Inspecting the JVM can be done through several methods: JMX (jvisualvm as jconsole uses JMX for remote access), daemon (jstatd is a daemon that can be run in the server and then use jstat to connect to the it - There is no permissions here, so be careful where you run it), attach (It is used by jmap, jcmd and lps. Only available locally and for the same user). The file /tmp/hsperfdata has lot of JVM runtime information which is constantly updated by the JVM. Use jstack command for core files or non responsive jvm. Use it as last resort, it uses the debugger to pull information. JVM built-in profiler and tracer use a circular buffer with low overhead. It collects info from JVM.

Command jcmd should replace in the future jstack, jmap, jinfo. Improved Logging for the JVM like garbage collector logs have rotation but not the rest so the plan is to unify them.

The Java Discovery Protocol (JEP 158) will be used to broadcast information from the jvm so tools like jvisualvm can be notified.

JRockit Mission Control can be used to find duplicated Strings for example (those candidates for interning right :), we know we can use tools like Eclipse memory analyzer (MAT) for that but certainly it would be nice if the JDK itself comes with the tools we need as developers (the one-stop shop concept saves time of course)

Intel presented their SPECjbb2012 results for JDK7. They found no issues with most APIs: New I/O, JAXB, Try-with-resource, Catching Multiple Exceptions types, Type Inference for Generics Instance creation, Underscores in constants, Concurrent Utilities. However the Fork/Join Pool was found to be the big problem: Contentions and network throughput issues. JDK8 according to Oracle is simplifying this API so probably they will correct these detected issues.

The need to move to Java7 is clear. Just to mention a fact even though there is commitment to patch security bugs for JDK6 the support for it will cease in 2013. But there is more.

Find out from the jdk7 release notes website what is new in jdk7. Here are some of those features: string switch, diamond operator, simplified exception handling, better garbage collection (the basis of G1), multi-catch and try with (exceptions improvements)

G1 is specially designed for big heaps (above 6GB). It is better than CMS especially for fragmented heaps. It works dividing the memory in different regions which are heuristically selected for garbage collection (Divide and Conquer right ;-) It can be tested in JDK7u4+) with "-XX: +Use1GC". CMS GC will be deprecated soon.

Contention is avoided in Date (from Hashtable to ConcurrentHashMap). There are BigDecimal improvements. String to byte conversion improvements.

Java upgrades are supposed to come now every two years. Skipping versions means a bigger update gap. IntelliJ was presented as the only automated refactoring capable tool for migration to java 7. Personally I recommend looking into current open bugs before deciding for an upgrade to java 7 of course but you should be planning for it.

== WRITTEN INSTRUCTION 1 ==
Return each line of the records that contains the string "where".

Source records:
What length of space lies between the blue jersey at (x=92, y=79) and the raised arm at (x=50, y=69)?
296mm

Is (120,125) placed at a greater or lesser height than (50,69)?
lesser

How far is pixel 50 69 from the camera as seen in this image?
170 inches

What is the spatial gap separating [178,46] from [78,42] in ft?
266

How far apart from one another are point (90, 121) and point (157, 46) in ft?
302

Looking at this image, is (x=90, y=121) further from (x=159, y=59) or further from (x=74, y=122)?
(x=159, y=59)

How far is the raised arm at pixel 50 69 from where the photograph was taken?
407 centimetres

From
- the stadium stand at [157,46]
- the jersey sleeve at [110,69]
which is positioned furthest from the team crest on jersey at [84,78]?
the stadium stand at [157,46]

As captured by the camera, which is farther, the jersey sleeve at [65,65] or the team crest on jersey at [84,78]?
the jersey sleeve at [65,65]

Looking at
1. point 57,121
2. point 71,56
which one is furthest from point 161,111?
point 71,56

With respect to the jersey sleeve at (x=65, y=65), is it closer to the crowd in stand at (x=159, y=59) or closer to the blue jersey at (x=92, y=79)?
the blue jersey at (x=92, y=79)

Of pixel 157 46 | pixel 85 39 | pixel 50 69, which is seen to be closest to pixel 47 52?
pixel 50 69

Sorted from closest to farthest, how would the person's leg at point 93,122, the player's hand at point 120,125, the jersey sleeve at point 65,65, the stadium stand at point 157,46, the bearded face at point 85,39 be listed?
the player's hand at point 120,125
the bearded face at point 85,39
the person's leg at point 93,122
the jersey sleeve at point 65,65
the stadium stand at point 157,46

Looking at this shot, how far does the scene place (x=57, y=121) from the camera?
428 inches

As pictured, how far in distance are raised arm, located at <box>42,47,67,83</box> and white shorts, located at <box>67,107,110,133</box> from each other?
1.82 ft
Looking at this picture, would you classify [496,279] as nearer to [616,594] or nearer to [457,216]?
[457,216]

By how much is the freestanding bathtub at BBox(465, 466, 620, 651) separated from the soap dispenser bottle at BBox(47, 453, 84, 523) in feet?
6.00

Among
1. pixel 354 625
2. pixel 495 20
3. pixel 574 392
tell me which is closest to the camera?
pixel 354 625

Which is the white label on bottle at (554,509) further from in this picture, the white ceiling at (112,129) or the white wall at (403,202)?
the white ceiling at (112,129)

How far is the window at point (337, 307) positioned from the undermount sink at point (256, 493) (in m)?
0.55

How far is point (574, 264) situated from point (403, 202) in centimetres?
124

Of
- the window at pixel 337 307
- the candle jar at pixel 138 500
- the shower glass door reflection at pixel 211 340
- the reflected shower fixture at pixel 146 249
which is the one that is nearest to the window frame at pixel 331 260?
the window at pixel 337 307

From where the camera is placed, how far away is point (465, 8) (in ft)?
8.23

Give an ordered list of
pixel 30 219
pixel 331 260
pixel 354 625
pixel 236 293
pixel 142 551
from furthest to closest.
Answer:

== WRITTEN INSTRUCTION 2 ==
In the JVM notes above, which API did Intel's SPECjbb2012 results for JDK7 identify as the big problem?

== WRITTEN REPLY 1 ==
How far is the raised arm at pixel 50 69 from where the photograph was taken?
From where the camera is placed, how far away is point (465, 8) (in ft)?

== WRITTEN REPLY 2 ==
The Fork/Join Pool.